Personality traits or behavior of parents, friends, their parents influence a child’s development. The child builds his or her ‘first perspectives’ through the family and people who are close.
Group activities, playing with the peers, simple things like language learned (words, accents, meanings associated with certain expressions) are determined by this primary environment system.
This next circle is of inter-relationships between different personalities of the microsystem. It involves the relations between individuals like parent-teacher dialog, or the relation between the child’s family and his or her peer group. Interaction between spouse affecting parent-child interaction or the environmental interaction between home and school represent this system.
Parent teacher relation, impact of what a teacher says about the child’s performance or behavior; as an excellent or average student.
An active and positive interaction between the parent and the teacher during the primary grades of a child demonstrated initiative and independence in the child as a high school student. (developmental impact studied by Epstein, 1983)
A conflict or a divorce among the parents naturally increases emotional tension for the child. The strife between parents, if reflected in their relation with kids, disrupts the children’s idea of a peaceful family.
There is no direct interaction between the child and the influential factor in this system. It is something that indirectly affects a child’s life. What a child observes, or interprets from a given situation has more significance here than a direct conversation.
Parent’s workplace impacting children can be an instance.
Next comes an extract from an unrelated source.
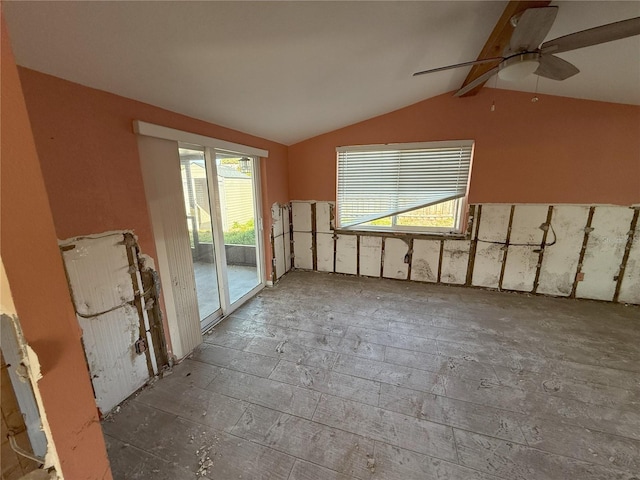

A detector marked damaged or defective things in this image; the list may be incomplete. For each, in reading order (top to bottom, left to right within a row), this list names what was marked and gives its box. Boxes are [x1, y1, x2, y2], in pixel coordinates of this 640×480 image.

damaged drywall [59, 231, 166, 414]
damaged drywall [280, 201, 640, 306]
If one of the parents is promoted or is laid off the job, it has indirect repercussions on children too. The atmosphere at home may undergo a big change, raising different questions in the child’s mind, to some of which, there may not be any satisfying answers. Change in their place of work (a parent traveling for work), may affect the relation where the child feels closer to the parent he spends more time with, going away from the other for no reason.
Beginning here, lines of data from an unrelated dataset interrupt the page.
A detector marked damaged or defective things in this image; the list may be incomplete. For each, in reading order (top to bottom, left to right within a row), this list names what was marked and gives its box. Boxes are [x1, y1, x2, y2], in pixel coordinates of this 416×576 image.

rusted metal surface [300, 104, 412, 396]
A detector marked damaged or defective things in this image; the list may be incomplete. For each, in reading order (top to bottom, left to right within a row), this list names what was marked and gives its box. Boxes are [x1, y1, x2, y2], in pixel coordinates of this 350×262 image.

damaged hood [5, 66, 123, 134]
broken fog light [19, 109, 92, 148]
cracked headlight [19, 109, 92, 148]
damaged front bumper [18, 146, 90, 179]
Family’s social network, acquaintances influence thinking patterns of the family, generally overheard by the kids.
This system comprises the larger picture defining the society or the lifestyle of a family. Factors like culture, economic scenario of the country (developed or developing), poverty, ethnic or racial identity form part of this circle. So, all the elements of the microsystem belong to this (macro) cultural context. The belief system, bodies of knowledge, material resources, values, or way of life of all people is common or at least has similarities. This is the composite of all the systems, drawing parallels from all three systems (micro, meso, and exo). The political, cultural, economic, and social realities influence human development, during childhood and as the child grows up into an adult.
An adolescent growing up to have a specific political view or a religious inclination can be an example.
This refers to the major decisions or important transitions that come about in a person’s life span. It is the time factor that a person witnesses from his childhood to adulthood or old age. Major events like parent’s death or a gradual change in his or her personality with increasing age define the chronosystem. A sudden economic crisis, or a social strife, riot, or any other event altering a family’s lifestyle would have a long-lasting impact on the development of a human mind.
Children who experienced less fortune or some kind of deprivation during the Great depression grew into adults with a confident sense of career goals than the non-deprived. Some may have worked to help the family sustain financially. This inculcated in them different levels of satisfaction as grown ups. (Elder’s classic study “Children of the Great Depression”, 1974)
Mutual influence, evolution and change characterize the human ecological interaction. It is a wonder that we grow up as adults without even noticing that so much happens around us, all or some of which may be a reason why we behave the way we do.